Liquidity And Capital Resources
Liquidity
Historically, we have carried significant amounts of debt. As of September 30, 2009, we had outstanding $788.1 million in debt, including: (1) $758.0 million under our Bank Facility, which is comprised of $385.0 million in Term Loan and $373.0 million in drawn Revolver; (2) $23.9 million in Notes; (3) finance method lease obligations of $4.5 million; and (4) $1.5 million in a letter of credit.
As of September 30, 2009, we had $20.1 million in cash and cash equivalents. During the nine months ended September 30, 2009, we decreased our outstanding debt by $47.1 million (which included a discount of $19.9 million on the retirement of our Notes).
We believe that cash on hand and cash from operating activities, together with available borrowings under the Bank Facility, will be sufficient to permit us to meet our liquidity requirements. While our operating cash flow has been reduced from prior periods during the recent economic downturn, it has remained positive and adequate to fund our operating needs. As a result, we have not been required to rely upon, and we do not anticipate having to rely upon, our Revolver to fund our operations. Notwithstanding the foregoing, we may from time to time seek to amend our existing Bank Facility or obtain other funding or additional financing.
The undrawn amount of the Revolver was $275.5 million as of September 30, 2009. The amount of the Revolver available to us, however, is a function of covenant compliance at the time of borrowing. Based on our financial covenant analysis as of September 30, 2009, we would be limited to borrowings significantly less than the undrawn limit unless such borrowings were used to repay indebtedness or for transactions that increase cash flow for purposes of covenant calculation. We plan to fund the amortization of the Term Loan with our available Revolver capacity and cash flow from operations.

> _Dataset records_:

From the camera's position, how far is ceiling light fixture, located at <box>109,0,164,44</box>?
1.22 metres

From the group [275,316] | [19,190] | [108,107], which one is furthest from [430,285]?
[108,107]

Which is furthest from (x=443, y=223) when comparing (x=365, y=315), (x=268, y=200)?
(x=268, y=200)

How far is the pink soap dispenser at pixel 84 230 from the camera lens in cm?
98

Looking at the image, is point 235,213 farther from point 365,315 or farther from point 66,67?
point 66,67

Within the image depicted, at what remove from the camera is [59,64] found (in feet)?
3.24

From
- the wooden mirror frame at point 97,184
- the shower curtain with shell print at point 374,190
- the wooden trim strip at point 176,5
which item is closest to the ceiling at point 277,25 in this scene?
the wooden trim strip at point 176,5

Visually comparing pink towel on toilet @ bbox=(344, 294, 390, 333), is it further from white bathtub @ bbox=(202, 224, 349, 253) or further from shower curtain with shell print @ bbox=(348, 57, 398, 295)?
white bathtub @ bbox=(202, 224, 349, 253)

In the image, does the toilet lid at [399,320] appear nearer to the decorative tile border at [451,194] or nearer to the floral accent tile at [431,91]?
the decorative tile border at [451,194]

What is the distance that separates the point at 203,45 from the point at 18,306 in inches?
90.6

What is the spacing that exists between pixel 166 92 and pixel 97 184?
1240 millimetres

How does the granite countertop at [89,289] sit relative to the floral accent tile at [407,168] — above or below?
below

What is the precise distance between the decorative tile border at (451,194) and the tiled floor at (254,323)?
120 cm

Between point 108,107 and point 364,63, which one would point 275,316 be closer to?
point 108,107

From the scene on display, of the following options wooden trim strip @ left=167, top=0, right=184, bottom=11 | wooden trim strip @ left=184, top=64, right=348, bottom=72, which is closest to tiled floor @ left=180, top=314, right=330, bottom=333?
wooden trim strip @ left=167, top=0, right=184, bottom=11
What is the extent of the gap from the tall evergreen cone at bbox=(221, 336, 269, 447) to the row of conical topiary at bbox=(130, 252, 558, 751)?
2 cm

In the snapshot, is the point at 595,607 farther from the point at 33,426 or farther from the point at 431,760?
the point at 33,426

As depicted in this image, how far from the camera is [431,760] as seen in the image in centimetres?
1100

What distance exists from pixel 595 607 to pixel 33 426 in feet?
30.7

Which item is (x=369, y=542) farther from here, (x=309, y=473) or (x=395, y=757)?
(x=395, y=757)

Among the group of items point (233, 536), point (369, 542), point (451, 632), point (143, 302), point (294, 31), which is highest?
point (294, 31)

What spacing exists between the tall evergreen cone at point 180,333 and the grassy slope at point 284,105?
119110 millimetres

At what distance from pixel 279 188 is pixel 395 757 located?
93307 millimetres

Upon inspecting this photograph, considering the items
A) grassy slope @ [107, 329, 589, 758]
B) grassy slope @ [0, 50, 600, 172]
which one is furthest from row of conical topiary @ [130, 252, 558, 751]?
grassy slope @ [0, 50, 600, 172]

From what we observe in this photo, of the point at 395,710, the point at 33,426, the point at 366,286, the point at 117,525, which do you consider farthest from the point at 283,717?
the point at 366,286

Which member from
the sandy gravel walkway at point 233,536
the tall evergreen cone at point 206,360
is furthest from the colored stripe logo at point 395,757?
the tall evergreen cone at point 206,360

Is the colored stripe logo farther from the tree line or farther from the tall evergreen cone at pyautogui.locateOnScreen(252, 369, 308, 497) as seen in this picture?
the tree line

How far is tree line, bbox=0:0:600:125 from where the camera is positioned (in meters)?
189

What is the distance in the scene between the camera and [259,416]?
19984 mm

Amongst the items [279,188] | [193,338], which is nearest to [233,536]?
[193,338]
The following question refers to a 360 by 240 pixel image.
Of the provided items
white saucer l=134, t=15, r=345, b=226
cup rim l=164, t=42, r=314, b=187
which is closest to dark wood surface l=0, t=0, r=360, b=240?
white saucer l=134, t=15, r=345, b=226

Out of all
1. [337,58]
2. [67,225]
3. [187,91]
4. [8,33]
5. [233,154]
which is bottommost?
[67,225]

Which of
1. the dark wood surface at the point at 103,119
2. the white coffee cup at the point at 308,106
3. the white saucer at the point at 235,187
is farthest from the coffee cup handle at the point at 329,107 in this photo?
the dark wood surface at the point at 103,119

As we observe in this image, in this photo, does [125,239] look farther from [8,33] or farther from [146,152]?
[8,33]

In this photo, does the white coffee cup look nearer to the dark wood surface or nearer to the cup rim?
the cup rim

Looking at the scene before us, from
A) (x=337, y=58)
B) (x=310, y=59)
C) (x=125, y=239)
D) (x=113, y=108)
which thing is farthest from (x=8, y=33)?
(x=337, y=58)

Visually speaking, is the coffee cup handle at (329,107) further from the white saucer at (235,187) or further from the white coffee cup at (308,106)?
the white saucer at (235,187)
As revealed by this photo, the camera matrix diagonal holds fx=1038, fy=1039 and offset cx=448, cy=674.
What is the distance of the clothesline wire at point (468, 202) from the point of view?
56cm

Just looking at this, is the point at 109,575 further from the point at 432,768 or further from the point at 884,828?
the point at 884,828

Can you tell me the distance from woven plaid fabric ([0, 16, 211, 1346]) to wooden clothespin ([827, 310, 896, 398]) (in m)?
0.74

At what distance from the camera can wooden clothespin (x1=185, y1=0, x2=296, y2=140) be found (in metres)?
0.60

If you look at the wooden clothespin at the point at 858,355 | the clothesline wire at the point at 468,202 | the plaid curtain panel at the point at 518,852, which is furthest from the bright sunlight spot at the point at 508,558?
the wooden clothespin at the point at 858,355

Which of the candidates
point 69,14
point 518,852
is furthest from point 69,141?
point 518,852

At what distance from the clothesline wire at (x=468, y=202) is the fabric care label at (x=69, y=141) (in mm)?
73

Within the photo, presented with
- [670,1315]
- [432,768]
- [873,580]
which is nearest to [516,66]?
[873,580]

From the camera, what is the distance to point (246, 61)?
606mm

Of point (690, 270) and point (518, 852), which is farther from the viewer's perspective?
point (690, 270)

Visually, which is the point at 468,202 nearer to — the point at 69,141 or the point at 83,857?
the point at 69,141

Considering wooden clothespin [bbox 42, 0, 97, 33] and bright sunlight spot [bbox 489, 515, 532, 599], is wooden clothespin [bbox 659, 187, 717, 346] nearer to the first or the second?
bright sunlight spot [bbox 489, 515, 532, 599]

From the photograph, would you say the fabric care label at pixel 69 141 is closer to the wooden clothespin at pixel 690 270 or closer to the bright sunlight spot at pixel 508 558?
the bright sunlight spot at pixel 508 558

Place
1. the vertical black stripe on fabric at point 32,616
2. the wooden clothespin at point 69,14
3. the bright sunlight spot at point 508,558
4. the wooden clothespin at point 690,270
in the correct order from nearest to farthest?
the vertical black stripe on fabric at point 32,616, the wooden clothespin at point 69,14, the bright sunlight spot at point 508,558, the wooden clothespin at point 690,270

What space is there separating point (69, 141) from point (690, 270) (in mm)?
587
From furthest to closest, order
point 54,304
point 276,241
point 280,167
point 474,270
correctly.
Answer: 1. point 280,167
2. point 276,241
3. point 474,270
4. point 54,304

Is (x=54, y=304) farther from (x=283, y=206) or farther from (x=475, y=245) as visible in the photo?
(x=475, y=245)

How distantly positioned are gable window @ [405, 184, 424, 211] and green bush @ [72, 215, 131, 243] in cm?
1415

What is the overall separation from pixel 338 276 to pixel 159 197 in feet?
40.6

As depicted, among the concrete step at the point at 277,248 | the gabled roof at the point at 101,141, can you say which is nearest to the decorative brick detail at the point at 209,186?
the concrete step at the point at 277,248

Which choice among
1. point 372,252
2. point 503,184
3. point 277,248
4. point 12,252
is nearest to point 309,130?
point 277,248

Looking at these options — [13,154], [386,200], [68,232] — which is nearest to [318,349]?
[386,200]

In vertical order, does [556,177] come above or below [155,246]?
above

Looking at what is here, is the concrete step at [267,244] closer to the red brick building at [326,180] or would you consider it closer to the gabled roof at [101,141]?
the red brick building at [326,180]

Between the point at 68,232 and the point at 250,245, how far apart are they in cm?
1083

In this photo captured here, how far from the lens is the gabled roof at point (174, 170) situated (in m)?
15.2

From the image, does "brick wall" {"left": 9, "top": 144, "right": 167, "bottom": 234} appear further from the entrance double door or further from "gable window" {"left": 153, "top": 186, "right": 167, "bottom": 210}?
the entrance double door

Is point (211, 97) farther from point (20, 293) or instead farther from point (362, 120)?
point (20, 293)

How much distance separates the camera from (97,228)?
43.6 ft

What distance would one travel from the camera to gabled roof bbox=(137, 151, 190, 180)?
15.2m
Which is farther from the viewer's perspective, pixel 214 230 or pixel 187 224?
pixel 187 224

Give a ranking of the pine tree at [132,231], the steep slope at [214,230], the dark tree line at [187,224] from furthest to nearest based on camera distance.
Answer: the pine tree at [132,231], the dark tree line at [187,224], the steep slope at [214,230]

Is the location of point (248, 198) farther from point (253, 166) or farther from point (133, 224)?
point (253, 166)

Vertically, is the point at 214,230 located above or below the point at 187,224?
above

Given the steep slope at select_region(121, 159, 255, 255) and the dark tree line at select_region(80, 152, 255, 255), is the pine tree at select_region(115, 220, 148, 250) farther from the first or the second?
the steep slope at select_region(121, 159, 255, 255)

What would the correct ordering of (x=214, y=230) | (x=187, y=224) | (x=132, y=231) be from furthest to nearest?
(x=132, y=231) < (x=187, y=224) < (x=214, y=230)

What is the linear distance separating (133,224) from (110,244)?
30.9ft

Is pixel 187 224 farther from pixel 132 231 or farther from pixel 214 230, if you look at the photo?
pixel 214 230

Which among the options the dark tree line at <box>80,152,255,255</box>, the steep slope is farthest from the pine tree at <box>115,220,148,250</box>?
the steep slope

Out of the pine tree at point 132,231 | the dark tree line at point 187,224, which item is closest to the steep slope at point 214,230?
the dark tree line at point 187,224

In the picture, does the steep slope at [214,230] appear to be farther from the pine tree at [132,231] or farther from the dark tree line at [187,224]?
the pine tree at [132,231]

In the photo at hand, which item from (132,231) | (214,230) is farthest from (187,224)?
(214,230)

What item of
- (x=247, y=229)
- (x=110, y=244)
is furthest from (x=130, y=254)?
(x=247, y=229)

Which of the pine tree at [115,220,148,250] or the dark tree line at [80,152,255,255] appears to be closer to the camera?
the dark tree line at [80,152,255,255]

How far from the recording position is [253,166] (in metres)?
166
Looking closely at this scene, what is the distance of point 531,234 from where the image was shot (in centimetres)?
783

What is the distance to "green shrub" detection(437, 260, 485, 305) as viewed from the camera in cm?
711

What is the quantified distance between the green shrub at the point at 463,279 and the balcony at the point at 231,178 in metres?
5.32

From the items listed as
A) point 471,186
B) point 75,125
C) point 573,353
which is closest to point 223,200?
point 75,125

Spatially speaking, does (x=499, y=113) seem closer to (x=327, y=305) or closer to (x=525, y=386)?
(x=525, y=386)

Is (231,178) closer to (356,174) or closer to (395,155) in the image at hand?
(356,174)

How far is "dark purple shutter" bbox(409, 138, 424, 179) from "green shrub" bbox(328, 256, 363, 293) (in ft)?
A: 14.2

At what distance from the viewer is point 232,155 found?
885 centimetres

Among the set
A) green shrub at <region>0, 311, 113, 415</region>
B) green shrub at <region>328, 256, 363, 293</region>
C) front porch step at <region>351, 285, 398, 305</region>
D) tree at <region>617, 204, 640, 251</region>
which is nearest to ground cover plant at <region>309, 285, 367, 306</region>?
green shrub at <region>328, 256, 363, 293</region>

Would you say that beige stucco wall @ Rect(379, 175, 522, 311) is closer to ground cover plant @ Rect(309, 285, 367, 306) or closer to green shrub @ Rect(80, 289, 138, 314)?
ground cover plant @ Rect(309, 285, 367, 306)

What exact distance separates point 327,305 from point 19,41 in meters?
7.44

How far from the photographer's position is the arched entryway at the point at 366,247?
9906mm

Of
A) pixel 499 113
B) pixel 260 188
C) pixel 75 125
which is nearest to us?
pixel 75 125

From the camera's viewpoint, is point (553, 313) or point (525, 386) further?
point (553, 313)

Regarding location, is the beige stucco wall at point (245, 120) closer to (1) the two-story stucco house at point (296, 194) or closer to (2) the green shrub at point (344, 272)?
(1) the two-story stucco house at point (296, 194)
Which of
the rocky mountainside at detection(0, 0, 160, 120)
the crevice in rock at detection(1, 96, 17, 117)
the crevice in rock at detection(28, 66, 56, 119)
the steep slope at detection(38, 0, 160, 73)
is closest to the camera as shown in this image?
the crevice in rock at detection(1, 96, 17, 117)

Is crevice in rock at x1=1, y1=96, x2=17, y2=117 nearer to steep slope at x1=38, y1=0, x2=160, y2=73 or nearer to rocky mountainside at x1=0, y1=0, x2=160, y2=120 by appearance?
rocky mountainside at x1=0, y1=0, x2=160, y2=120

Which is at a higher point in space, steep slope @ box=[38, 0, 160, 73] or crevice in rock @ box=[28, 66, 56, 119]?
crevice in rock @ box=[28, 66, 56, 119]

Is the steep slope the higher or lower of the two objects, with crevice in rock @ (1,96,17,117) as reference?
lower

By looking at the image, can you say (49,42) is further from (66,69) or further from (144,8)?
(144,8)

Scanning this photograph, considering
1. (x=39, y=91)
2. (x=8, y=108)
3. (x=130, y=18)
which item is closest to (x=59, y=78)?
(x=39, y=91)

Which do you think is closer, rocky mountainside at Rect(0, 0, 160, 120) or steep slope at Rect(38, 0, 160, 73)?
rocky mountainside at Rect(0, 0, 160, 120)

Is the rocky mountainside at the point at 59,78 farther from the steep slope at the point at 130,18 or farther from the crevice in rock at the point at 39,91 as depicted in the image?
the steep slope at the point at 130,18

> _Tasks for this exercise_:
a - Answer these from the liquidity passage, one line each:
(i) How much debt was outstanding as of September 30, 2009?
(ii) What amount of cash and cash equivalents was held on that date?
(iii) What was the undrawn amount of the Revolver on that date?
b - Summarize the liquidity passage in two sentences.
c - From the liquidity passage, quote the portion starting at "Liquidity And Capital" and ending at "letter of credit.".

> _Responses per task_:
a -
(i) $788.1 million
(ii) $20.1 million
(iii) $275.5 million

b - As of September 30, 2009, the company had $788.1 million in debt, mostly under its Bank Facility, and $20.1 million in cash and cash equivalents, after reducing its debt by $47.1 million during the prior nine months. It expects cash on hand, operating cash flow and Bank Facility borrowings to meet its liquidity needs, though covenant compliance would limit Revolver borrowings to significantly less than the $275.5 million undrawn amount.

c -
Liquidity And Capital Resources
Liquidity
Historically, we have carried significant amounts of debt. As of September 30, 2009, we had outstanding $788.1 million in debt, including: (1) $758.0 million under our Bank Facility, which is comprised of $385.0 million in Term Loan and $373.0 million in drawn Revolver; (2) $23.9 million in Notes; (3) finance method lease obligations of $4.5 million; and (4) $1.5 million in a letter of credit.